A collection of two incredible visual novels that make great use of the medium.

There's not much to say about Nine Hours, Nine Persons, Nine Doors except that it's really damn good. Great mysteries, great characters that all get a good amount of time to shine, incredible atmosphere, there's really not much fault I can find with the story at all. This version of the game is a slightly different matter, though; with how the game made use of the Nintendo DS, some compromises would be unavoidable in translating it to one screen, but the decision to split the game into "novel" and "adventure" modes is baffling. I get what they were going for, but in practice there is basically no reason to use Adventure due to just how much narration you're missing- the narration is crucial in developing the game's atmosphere among other things, and a lot of that is just lost in Adventure (plus the existence of Adventure also has a negative effect on the prose in Novel due to the additional dialogue needed to make it work). It's a very unwieldy way of handling things, and in fact the lost iOS-only "The Novel" version of the game already had a much better solution to the problem. This remaster isn't all bad, though- the flowchart is a really nice QoL feature that really cuts down on repetition, and the newly added voice acting is some of the best I've ever heard and really enhances some of the game's scenes. It's a shame the modes were handled so awkwardly and that there wasn't a 3DS version that featured the best of both worlds, but as it is this is still a worthy way of playing 999 as long as you stay on Novel.

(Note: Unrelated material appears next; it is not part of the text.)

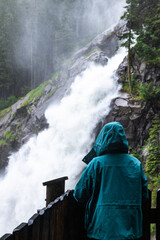 Fototapeta premium Adventurous Hiker on the Path to Krimml Waterfall, Austria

Virtue's Last Reward is a certainly more ambitious game, but it's also one that's considerably less of a focused experience. The game's nonlinear approach to storytelling is very creative and leads to some incredible moments, but it also makes the first half of an average playthrough a pretty slow burn with a lot of repetition while the second just hits the player with twist after twist. This works for some people, it won't for others, I guess I'm somewhere in the middle- I don't mind slowly unraveling a mystery, going through slight variations of the same scenes again and again not so much. Still, I was engaged throughout and it's very satisfying once everything comes together, even if a few things are kind of a stretch. The atmosphere isn't really as good as 999's either, the setting feels a lot less interesting and the sense of danger and urgency that game had is a lot less present here (supposedly due to executive interference), and the cast isn't quite as good or well-balanced in terms of screentime as 999's (Sigma in particular is a far inferior main character to Junpei), but it's still another outstanding experience overall that's definitely worth playing especially if you enjoyed the previous game.